The broadest challenge will be the development of algorithms and platforms to meet the new computational needs that will arise as a result of the human genome sequence. For instance, any single 9–11-mer will occur 1,450–23,000 times in 6 Gb of DNA by chance alone, and therefore a 9–11-base recognition sequence for a protein such as EGR-1, which admits many variations, will occur many times more often. How do we distinguish actual regulatory sites? Focusing on regions near the 5′ ends of genes may provide a first order approach, but the case of EGR-1 above suggests that this may not be very specific for functional sites. A promising approach is to look at regions of the upstream sequences that are conserved in other mammals15,16. Similar genome-wide comparison requirements are arising in other contexts. For instance, new mutations have accumulated in the human population at a rate of 1–100 mutations per generation over the past 5,000 generations17. This means that among the 6 billion humans alive today, there is a reasonable chance that all possible single nucleotide polymorphisms exist for each of the approximately 3 billion base pairs of the human genome. It is becoming clear that costs must be reduced to study effectively the association of traits with polymorphisms18 or haplotypes19, but moving from population associations to accurate assessment of individual variations is likely to require sequence analysis of the two copies of the three billion base pairs in any of the six billion humans who desire it.
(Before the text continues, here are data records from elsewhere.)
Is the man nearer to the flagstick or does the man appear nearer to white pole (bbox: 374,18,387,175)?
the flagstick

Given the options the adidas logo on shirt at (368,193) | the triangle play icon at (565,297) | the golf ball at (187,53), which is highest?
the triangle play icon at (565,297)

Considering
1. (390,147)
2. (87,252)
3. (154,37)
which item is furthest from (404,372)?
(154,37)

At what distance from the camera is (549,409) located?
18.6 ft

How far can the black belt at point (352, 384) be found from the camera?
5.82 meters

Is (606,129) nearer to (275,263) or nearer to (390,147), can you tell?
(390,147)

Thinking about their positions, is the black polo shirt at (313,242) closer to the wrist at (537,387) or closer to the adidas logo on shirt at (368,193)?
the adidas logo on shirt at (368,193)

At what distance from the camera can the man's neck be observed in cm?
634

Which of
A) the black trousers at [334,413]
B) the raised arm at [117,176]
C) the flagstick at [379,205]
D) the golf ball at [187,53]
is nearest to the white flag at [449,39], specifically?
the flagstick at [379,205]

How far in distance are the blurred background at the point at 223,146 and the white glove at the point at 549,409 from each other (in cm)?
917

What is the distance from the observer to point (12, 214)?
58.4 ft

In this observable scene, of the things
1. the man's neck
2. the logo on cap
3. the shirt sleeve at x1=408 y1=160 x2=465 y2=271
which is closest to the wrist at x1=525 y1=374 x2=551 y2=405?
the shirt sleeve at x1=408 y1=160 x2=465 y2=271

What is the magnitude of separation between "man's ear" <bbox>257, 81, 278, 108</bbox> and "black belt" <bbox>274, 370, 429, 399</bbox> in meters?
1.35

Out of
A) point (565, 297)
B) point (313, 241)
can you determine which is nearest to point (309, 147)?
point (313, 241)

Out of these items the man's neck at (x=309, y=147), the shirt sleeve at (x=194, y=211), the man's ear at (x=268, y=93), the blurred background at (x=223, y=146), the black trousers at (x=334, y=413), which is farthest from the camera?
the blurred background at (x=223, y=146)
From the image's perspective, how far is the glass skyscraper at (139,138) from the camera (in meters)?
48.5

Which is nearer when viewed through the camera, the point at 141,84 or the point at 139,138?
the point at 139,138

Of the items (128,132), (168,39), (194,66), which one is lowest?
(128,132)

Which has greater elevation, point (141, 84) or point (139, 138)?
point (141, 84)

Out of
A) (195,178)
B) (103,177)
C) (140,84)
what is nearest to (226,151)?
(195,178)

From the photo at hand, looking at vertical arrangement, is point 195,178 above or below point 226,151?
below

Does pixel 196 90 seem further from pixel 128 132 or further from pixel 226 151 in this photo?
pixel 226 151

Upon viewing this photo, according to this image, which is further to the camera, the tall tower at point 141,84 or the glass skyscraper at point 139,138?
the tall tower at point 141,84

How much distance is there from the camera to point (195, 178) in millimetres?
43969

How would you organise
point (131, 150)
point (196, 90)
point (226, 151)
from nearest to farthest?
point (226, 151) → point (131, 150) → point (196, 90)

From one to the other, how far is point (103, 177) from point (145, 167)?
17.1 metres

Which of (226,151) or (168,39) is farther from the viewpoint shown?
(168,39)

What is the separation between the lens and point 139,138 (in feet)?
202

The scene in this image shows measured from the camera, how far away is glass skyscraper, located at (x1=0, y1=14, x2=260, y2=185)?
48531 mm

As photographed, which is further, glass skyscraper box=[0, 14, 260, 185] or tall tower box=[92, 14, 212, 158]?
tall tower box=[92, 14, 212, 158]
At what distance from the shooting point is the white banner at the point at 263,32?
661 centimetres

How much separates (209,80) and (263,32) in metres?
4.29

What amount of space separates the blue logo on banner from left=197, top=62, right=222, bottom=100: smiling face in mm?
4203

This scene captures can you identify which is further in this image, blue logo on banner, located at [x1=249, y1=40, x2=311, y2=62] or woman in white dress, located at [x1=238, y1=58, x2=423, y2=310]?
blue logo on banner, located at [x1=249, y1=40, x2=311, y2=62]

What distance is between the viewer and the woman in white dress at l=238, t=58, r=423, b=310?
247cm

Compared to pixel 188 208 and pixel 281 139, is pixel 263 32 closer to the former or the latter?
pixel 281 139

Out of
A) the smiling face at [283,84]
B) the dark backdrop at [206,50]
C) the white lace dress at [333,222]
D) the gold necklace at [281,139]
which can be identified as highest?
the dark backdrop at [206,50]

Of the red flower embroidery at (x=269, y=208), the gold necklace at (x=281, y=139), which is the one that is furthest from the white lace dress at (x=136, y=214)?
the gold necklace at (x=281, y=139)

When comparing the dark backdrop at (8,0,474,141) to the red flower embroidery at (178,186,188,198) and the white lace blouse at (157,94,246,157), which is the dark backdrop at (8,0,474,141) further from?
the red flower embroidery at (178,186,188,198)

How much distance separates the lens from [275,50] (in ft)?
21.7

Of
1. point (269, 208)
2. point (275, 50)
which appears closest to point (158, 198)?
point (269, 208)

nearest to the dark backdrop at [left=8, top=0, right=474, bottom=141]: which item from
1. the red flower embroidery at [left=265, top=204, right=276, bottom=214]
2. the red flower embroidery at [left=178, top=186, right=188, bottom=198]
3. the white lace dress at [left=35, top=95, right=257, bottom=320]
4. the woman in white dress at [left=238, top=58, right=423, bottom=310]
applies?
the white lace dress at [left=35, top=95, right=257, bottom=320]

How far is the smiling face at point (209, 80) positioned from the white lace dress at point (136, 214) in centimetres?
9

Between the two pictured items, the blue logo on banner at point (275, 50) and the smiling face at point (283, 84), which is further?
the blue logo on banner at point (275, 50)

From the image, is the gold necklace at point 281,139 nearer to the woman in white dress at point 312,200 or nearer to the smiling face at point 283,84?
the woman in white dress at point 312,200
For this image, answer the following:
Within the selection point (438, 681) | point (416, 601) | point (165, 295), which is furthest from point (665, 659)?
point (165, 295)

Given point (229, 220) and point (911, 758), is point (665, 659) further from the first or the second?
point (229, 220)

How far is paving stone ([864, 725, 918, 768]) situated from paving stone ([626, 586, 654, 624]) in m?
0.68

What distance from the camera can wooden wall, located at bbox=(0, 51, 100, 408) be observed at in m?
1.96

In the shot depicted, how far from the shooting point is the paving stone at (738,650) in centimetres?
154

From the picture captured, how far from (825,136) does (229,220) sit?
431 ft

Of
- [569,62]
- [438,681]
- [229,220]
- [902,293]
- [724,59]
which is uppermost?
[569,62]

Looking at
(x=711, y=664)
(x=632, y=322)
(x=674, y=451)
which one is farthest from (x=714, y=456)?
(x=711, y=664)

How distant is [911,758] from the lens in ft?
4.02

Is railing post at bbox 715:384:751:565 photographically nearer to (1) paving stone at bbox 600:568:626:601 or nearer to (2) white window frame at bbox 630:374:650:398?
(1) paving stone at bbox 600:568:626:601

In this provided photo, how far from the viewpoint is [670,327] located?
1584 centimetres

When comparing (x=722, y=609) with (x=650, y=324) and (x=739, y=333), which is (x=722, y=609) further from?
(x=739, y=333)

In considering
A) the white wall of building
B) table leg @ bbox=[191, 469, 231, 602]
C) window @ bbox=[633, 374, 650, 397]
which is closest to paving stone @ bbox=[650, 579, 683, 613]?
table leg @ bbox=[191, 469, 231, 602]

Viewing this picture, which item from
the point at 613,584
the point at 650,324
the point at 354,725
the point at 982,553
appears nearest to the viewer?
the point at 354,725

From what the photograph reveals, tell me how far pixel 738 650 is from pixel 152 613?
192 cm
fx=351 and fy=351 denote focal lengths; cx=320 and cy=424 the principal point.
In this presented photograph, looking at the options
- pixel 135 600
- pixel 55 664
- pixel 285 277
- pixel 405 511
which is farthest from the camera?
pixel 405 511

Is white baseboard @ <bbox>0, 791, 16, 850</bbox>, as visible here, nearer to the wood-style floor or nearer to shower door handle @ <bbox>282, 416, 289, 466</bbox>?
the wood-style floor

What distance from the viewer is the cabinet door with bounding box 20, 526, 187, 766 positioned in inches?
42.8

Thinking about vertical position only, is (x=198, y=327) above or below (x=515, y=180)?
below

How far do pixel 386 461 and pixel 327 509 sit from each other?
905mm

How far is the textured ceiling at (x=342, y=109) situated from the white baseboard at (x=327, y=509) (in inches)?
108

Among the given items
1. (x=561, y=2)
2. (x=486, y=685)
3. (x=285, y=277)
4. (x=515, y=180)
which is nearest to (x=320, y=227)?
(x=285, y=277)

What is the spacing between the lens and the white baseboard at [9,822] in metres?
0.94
We remain optimistic that these challenges will be met. Through remarkable miniaturization and quality improvements, the cost of genomics has been dropping roughly twofold every 18 months for decades, paralleling the trend for computing20. In a few years' time we may be able to read the 6 billion DNA base pairs in a human cell almost as easily and inexpensively as we can read a similar number of bits in a CD or DVD today. Today's milestone—two human genome sequence drafts—foreshadows a future in which resequencing and comparison of entire mammalian genomes will be routine operations for biology laboratories.